Justice of the Islamabad High Court
- In office 22 December 2015 – 29 April 2026

Justice of Lahore High court
- Incumbent
- Assumed office 30 April 2026

Personal details
- Born: 11 February 1970 (age 56) Rawalpindi, Pakistan
- Alma mater: University of Punjab Karachi University University of Peshawar

= Mohsin Akhtar Kayani =

Justice of the Islamabad High Court

Islamabad

Mohsin Akhtar Kayani (born 11 February 1970) is a Pakistani jurist who had been Justice of the Islamabad High Court from 22 December 2015 to 29 April 2026.
Judicial Commission of Pakistan approved his transfer from Islamabad High Court to Lahore High Court on 28 April 2026.

== Early life and education==
Kayani was born on 11 February 1970 in Rawalpindi to a Kayani Ghakar family.

He completed his matriculation from F.G Boys High School in Islamabad, followed by his intermediate education in 1987 and graduation in 1989, both from F.G College for Men in Islamabad. He obtained his LLB degree from the University of Punjab in 1994, and pursued his M.A. in political science from the same university during 1995–1996. Subsequently, he earned his LLM degree from Karachi University between 2001 and 2003, and completed his M.Sc. in Pakistan Studies in 2005.

He also attained a Post Graduate Diploma from the University of Peshawar, in collaboration with the University of Oslo.

==Career==

Kayani began his legal career by becoming an advocate of the District Courts on 18 June 1995, and advocate of the High Courts on 21 November 1997. Later, he was enrolled as an Advocate of the Supreme Court of Pakistan on 19 June 2009.

In addition to his legal career, he has been actively involved in bar association politics.
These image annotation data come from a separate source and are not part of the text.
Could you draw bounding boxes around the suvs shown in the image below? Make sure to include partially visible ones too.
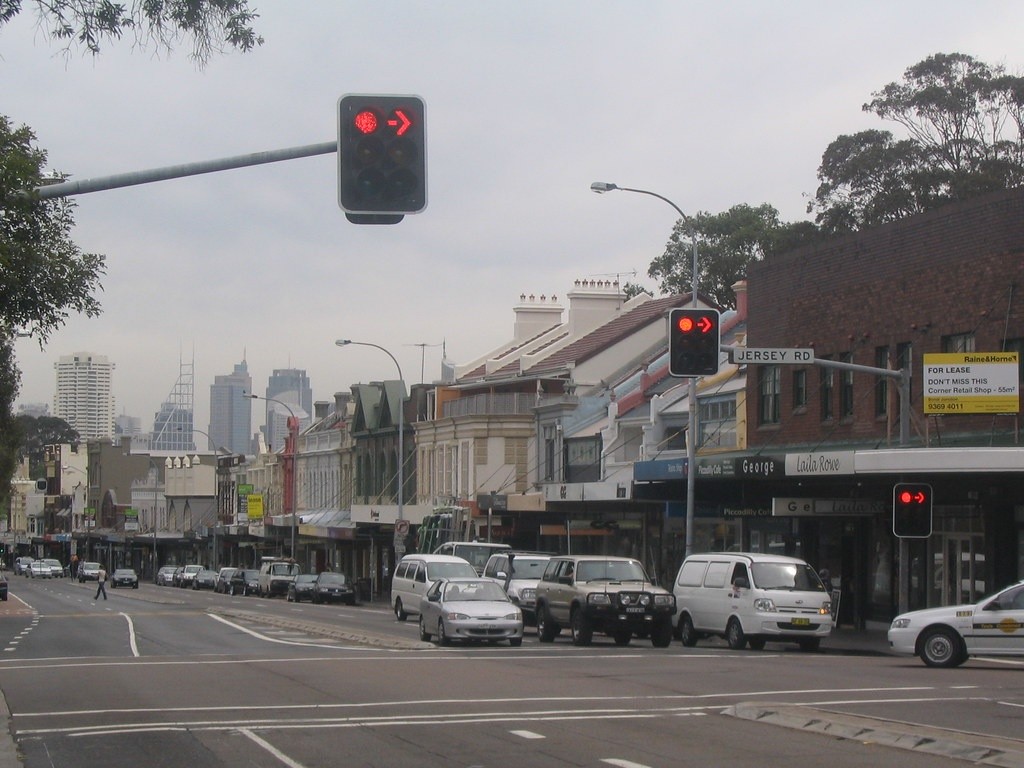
[482,551,563,635]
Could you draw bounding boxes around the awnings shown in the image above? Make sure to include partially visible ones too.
[57,508,72,518]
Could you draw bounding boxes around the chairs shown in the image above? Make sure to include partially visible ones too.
[452,585,459,593]
[475,588,483,596]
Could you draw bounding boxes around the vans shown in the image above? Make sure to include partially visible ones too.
[391,555,480,621]
[670,552,833,651]
[436,541,512,577]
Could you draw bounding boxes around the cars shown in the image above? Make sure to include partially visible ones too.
[535,556,678,648]
[78,561,104,582]
[418,578,524,646]
[0,556,66,601]
[887,581,1024,669]
[110,569,139,589]
[156,555,357,607]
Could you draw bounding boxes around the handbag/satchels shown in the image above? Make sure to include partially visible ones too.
[106,574,108,581]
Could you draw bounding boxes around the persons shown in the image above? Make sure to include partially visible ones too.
[94,564,109,600]
[569,564,590,580]
[69,554,85,583]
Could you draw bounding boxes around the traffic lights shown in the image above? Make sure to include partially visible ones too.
[669,307,719,377]
[892,483,934,538]
[336,94,427,215]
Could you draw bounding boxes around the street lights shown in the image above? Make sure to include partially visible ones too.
[123,452,159,583]
[335,338,405,517]
[61,465,91,561]
[590,181,699,557]
[242,392,298,556]
[175,427,217,571]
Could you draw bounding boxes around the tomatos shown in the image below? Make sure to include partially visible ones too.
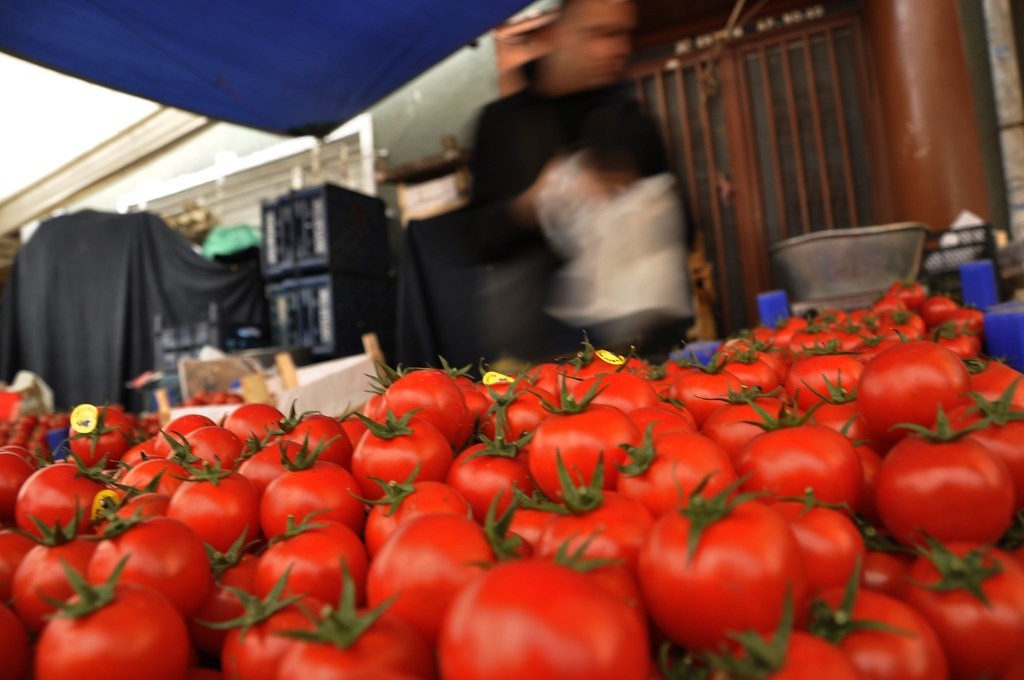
[0,282,1024,680]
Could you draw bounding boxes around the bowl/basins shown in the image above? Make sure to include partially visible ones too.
[767,222,929,302]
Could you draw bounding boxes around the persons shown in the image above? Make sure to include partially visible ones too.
[454,0,695,376]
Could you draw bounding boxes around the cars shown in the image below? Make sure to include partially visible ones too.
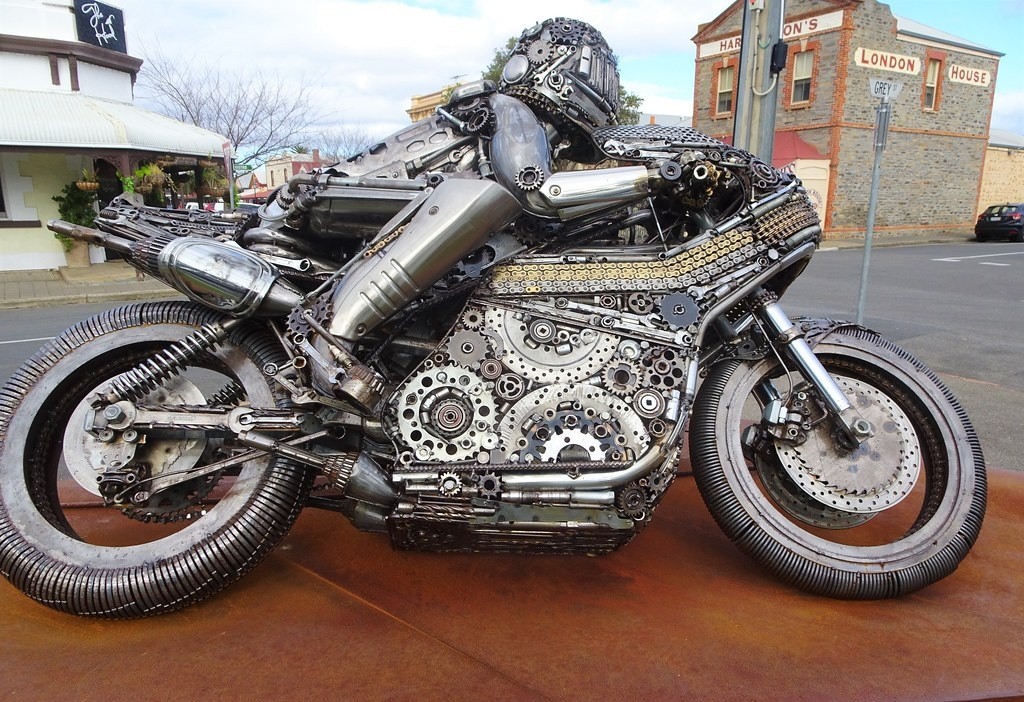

He initially served as Joint Secretary and later as General Secretary of the Islamabad Bar Association from 1997 to 1998 and from 2003 to 2004, respectively. He also served as President of the Islamabad High Court Bar Association from 2014 to 2015.

On 23 December 2015, he was appointed as a Judge of the Islamabad High Court. where he served until his transfer by Judicial Commission of Pakistan on 28 April 2026. He has been transferred to Lahore High Court.

==Controversies==
===Allegations of harassment by intelligence agencies===
On 26 March 2024, six judges of the Islamabad High Court, including Kayani, wrote a letter to the Supreme Judicial Council of Pakistan, alleging interference by the Inter-Services Intelligence in judicial matters. They cited instances of pressure on judges through the abduction and torture of their relatives and secret surveillance within their residences. Additionally, they questioned the existence of a state policy aimed at intimidating and coercing judges. Subsequently, the next day, Chief Justice of Pakistan (CJP) Qazi Faez Isa convened a full court session to investigate the accusations raised by the judges.